Die Erklärung und ihre Umstände wirkten „wie eine Kriegserklärung“, sagte der Landesleiter der Päpstlichen Missionswerke, Rouphael Zgheib, dem vatikanischen Pressedienst Fides (Samstag). Das politische Gleichgewicht, das nach einem zweieinhalbjährigen Machtvakuum mit der Wahl von Staatspräsident Michel Aoun geschaffen worden sei, stehe jetzt wieder infrage.

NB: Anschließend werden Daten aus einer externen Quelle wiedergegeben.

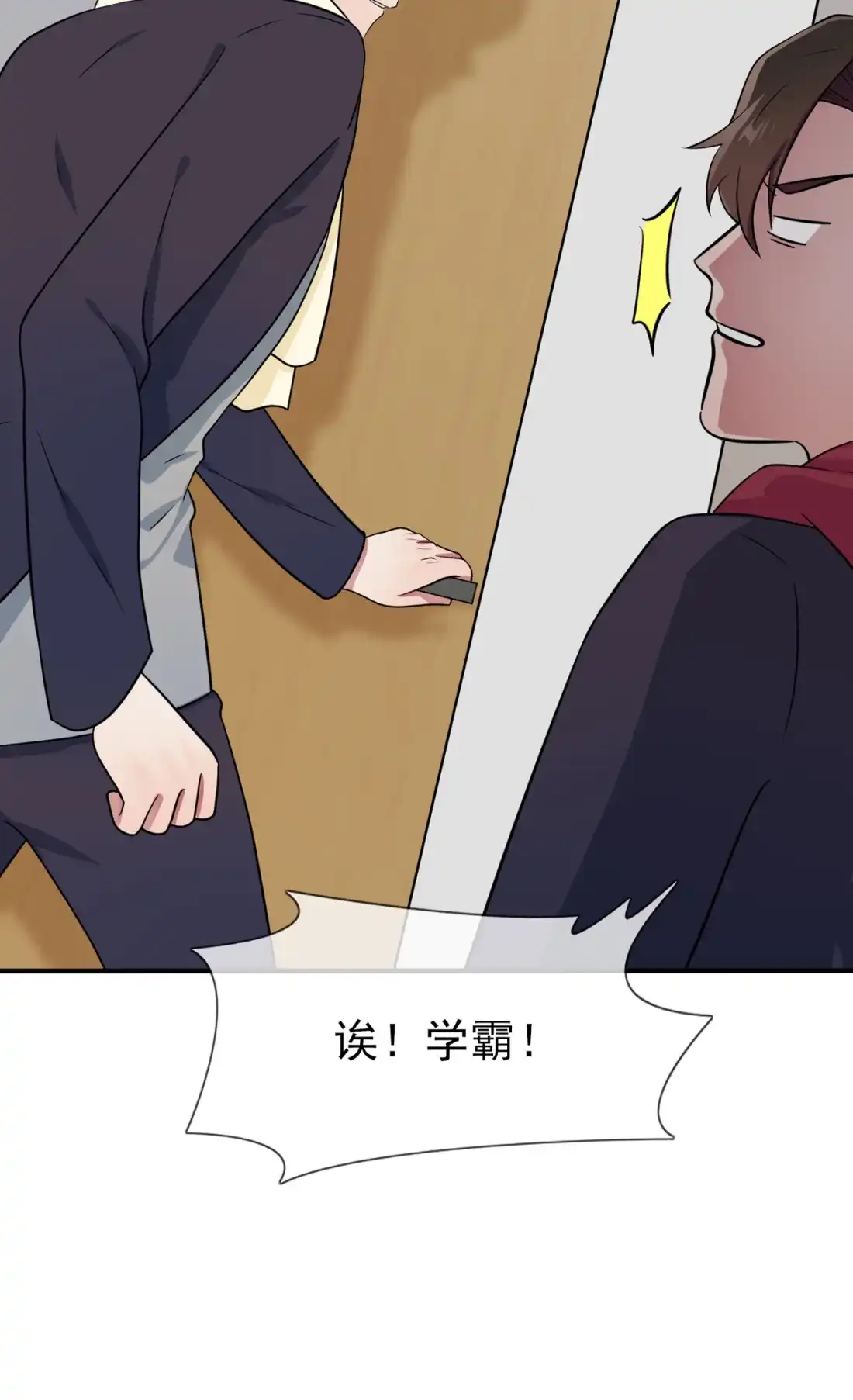 《我告老师！！》82 土狗最爱看热闹 第19页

Es sei zu hoffen, dass sich nicht erneut „die Pforten des Chaos und der institutionellen Lähmung“ öffneten, sagte Zgheib. Der maronitische Geistliche interpretierte den Amtsverzicht, den Hariri am Samstag via Fernsehen aus Saudi-Arabien ankündigte, als Befreiungsschlag des Regierungschefs, um einen Streit um Neuwahlen zwischen seiner eigenen Partei, der Zukunftsbewegung, und der schiitischen Hisbollah zu beenden. Die nächste Wahl soll im Mai 2018 stattfinden. Hariri stand seit Dezember 2016 an der Spitze einer breiten Regierungskoalition, die neben Saudi Arabien nahestehenden Sunniten auch Iran-treue Schiiten umfasste. Hariri selbst besitzt auch die saudi-arabische Staatsbürgerschaft.

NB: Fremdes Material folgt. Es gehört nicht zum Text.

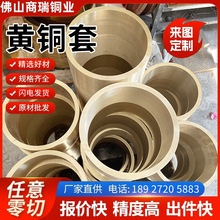 F؛S~H62S~ CеIÿ~h68S~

In seiner Rücktrittserklärung machte er den Iran für die Konflikte in der Region verantwortlich und nannte die Hisbollah einen Arm Teherans. Der maronitische Priester Zgheib sagte, mit dem Rücktritt Hariris sei auch die soeben angekündigte Reise des Maroniten-Patriarchen Bechara Rai nach Saudi-Arabien fraglich. Die Visite könne jetzt als Parteinahme verstanden werden. Dies sei „gewiss nicht Absicht des Patriarchen“. Rai, der auch Kardinal der römischen Kirche ist, wolle mit seinem Besuch „Brücken zu allen hin“ bauen. Auch wenn seelsorgliche und religiöse Anliegen im Vordergrund stünden, sei die Religion „immer mit der Politik verflochten“, so Zgheib. Patriarch Rai war von Saudi-Arabiens König Salman eingeladen worden. Er wäre das erste Kirchenoberhaupt überhaupt, das offiziell in das streng islamische Königreich reisen darf. Hariri war am 13. Oktober von Papst Franziskus empfangen worden. Dabei ging es nach Vatikanangaben um die erreichte größere Stabilität des Landes und eine engere Zusammenarbeit der politischen Kräfte im Libanon.